Start of Source excerpt

JEE Main & Advanced Chemistry Redox Reactions / रेडॉक्स अभिक्रियाएँ Balancing Of Oxidation-Reduction Reactions

Though there are a number of methods for balancing oxidation – reduction reactions, two methods are very important. These are,

(1) Oxidation number method

(2)  Ion – electron method

(1) Oxidation number method : The method for balancing redox reactions by oxidation number change method was developed by Johnson. In a balanced redox reaction, total increase in oxidation number must be equal to the total decrease in oxidation number. This equivalence provides the basis for balancing redox reactions. This method is applicable to both molecular and ionic equations. The general procedure involves the following steps,

(i) Write the skeleton equation (if not given, frame it) representing the chemical change.

End of Source excerpt

__Your tasks__.
1. According to the page on balancing redox reactions, who developed the oxidation number method?
2. Rewrite the whole listing below, replacing "camera" with "viewer" and keeping everything else the same. Leave out the pictures.

Start of Data provided

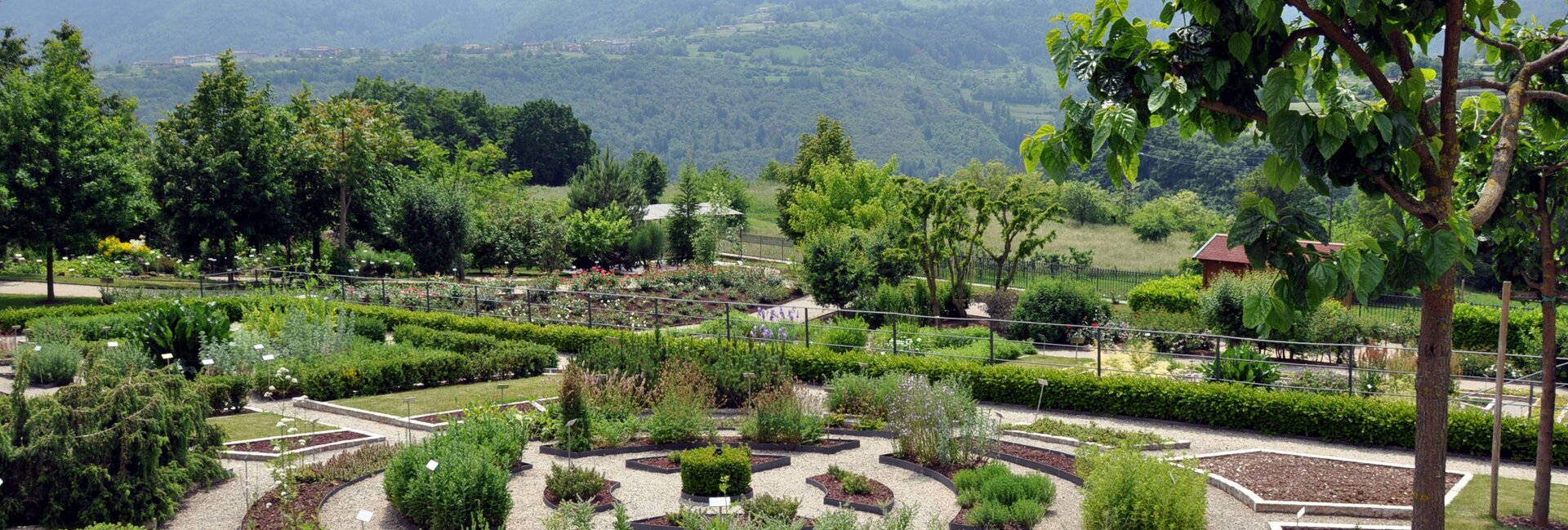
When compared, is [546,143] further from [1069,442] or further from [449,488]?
[449,488]

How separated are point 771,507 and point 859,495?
4.39ft

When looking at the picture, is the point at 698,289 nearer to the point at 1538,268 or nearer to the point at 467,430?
the point at 467,430

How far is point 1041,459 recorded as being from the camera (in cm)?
1222

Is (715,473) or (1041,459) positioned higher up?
(715,473)

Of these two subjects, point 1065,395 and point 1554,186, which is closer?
point 1554,186

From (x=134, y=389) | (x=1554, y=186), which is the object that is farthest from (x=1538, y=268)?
(x=134, y=389)

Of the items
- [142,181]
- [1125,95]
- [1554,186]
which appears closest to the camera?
[1125,95]

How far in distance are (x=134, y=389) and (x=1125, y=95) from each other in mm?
9443

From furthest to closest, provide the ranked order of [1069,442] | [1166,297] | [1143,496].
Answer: [1166,297], [1069,442], [1143,496]

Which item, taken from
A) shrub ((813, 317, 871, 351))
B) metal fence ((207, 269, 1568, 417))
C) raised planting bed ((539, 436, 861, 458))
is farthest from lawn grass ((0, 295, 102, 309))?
raised planting bed ((539, 436, 861, 458))

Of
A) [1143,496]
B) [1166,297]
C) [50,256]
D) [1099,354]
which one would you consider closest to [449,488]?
[1143,496]

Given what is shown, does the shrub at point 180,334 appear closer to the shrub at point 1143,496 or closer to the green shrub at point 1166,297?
the shrub at point 1143,496

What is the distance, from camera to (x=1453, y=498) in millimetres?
10625

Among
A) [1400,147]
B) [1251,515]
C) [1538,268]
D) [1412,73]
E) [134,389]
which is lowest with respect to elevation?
[1251,515]
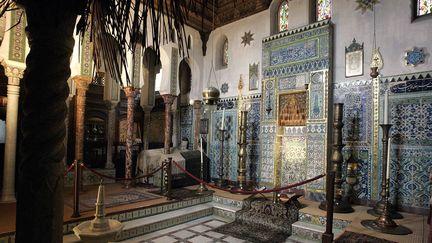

End of Data provided

__Written responses__.
1. Johnson

2.
When compared, is [546,143] further from [1069,442] or further from [449,488]?
[449,488]

How separated are point 771,507 and point 859,495?
4.39ft

When looking at the picture, is the point at 698,289 nearer to the point at 1538,268 or nearer to the point at 467,430?
the point at 467,430

How far is point 1041,459 recorded as being from the viewer (in cm)?
1222

Is (715,473) or (1041,459) positioned higher up?
(715,473)

Of these two subjects, point 1065,395 and point 1554,186, which is closer?
point 1554,186

From (x=134, y=389) | (x=1554, y=186), which is the object that is farthest from (x=1538, y=268)?
(x=134, y=389)

Of the items
- [142,181]
- [1125,95]
- [1554,186]
which appears closest to the viewer?
[1125,95]

How far in distance are (x=134, y=389) and (x=1125, y=95) from each other in mm?
9443

From furthest to closest, provide the ranked order of [1069,442] | [1166,297] | [1143,496].
Answer: [1166,297], [1069,442], [1143,496]

Which item, taken from
A) shrub ((813, 317, 871, 351))
B) metal fence ((207, 269, 1568, 417))
C) raised planting bed ((539, 436, 861, 458))
is farthest from lawn grass ((0, 295, 102, 309))?
raised planting bed ((539, 436, 861, 458))

Of
A) [1143,496]
B) [1166,297]
C) [50,256]
D) [1099,354]
which one would you consider closest to [449,488]?
[1143,496]

Given what is shown, does the shrub at point 180,334 appear closer to the shrub at point 1143,496 or closer to the green shrub at point 1166,297?
the shrub at point 1143,496

What is the distance, from viewer to (x=1453, y=498) in millimetres?
10625

Among
A) [1400,147]
B) [1251,515]
C) [1538,268]
D) [1412,73]
E) [134,389]
which is lowest with respect to elevation?
[1251,515]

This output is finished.